#### Data provided:
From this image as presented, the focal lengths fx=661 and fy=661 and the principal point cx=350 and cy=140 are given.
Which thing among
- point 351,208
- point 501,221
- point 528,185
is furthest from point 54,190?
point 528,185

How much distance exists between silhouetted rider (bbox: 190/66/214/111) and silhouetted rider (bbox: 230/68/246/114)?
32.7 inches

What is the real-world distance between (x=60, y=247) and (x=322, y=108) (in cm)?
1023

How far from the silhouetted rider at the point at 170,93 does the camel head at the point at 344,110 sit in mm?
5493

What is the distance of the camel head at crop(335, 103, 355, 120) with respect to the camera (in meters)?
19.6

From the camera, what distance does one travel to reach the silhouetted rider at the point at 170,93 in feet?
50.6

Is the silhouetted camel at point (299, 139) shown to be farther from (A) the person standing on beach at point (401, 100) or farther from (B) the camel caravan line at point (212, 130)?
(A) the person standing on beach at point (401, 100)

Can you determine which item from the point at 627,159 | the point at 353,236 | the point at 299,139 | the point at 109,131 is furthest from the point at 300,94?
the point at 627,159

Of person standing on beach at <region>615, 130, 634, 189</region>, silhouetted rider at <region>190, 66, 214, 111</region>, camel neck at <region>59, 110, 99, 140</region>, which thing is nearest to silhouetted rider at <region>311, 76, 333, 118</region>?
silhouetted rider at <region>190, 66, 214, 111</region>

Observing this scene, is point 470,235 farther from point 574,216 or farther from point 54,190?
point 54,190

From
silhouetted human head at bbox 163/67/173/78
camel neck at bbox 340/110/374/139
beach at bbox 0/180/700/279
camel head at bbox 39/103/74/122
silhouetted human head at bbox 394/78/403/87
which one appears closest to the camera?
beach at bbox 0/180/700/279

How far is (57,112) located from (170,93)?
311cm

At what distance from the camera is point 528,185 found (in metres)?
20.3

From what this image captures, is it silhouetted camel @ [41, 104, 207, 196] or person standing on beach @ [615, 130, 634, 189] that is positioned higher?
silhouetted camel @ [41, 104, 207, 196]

#### Exercise task:
Format all of the data above as a JSON list of strings, one string per line, with blank lines omitted.

#### Finished answer:
[
  "From this image as presented, the focal lengths fx=661 and fy=661 and the principal point cx=350 and cy=140 are given.",
  "Which thing among",
  "- point 351,208",
  "- point 501,221",
  "- point 528,185",
  "is furthest from point 54,190?",
  "point 528,185",
  "How much distance exists between silhouetted rider (bbox: 190/66/214/111) and silhouetted rider (bbox: 230/68/246/114)?",
  "32.7 inches",
  "What is the real-world distance between (x=60, y=247) and (x=322, y=108) (in cm)?",
  "1023",
  "How far from the silhouetted rider at the point at 170,93 does the camel head at the point at 344,110 sit in mm?",
  "5493",
  "What is the distance of the camel head at crop(335, 103, 355, 120) with respect to the camera (in meters)?",
  "19.6",
  "From the camera, what distance does one travel to reach the silhouetted rider at the point at 170,93 in feet?",
  "50.6",
  "Is the silhouetted camel at point (299, 139) shown to be farther from (A) the person standing on beach at point (401, 100) or farther from (B) the camel caravan line at point (212, 130)?",
  "(A) the person standing on beach at point (401, 100)",
  "Can you determine which item from the point at 627,159 | the point at 353,236 | the point at 299,139 | the point at 109,131 is furthest from the point at 300,94?",
  "the point at 627,159",
  "Of person standing on beach at <region>615, 130, 634, 189</region>, silhouetted rider at <region>190, 66, 214, 111</region>, camel neck at <region>59, 110, 99, 140</region>, which thing is nearest to silhouetted rider at <region>311, 76, 333, 118</region>?",
  "silhouetted rider at <region>190, 66, 214, 111</region>",
  "Observing this scene, is point 470,235 farther from point 574,216 or farther from point 54,190?",
  "point 54,190",
  "From",
  "silhouetted human head at bbox 163/67/173/78",
  "camel neck at bbox 340/110/374/139",
  "beach at bbox 0/180/700/279",
  "camel head at bbox 39/103/74/122",
  "silhouetted human head at bbox 394/78/403/87",
  "which one appears closest to the camera?",
  "beach at bbox 0/180/700/279",
  "How far is (57,112) located from (170,93)?",
  "311cm",
  "At what distance from the camera is point 528,185 found (in metres)?",
  "20.3",
  "From what this image captures, is it silhouetted camel @ [41, 104, 207, 196] or person standing on beach @ [615, 130, 634, 189] that is positioned higher?",
  "silhouetted camel @ [41, 104, 207, 196]"
]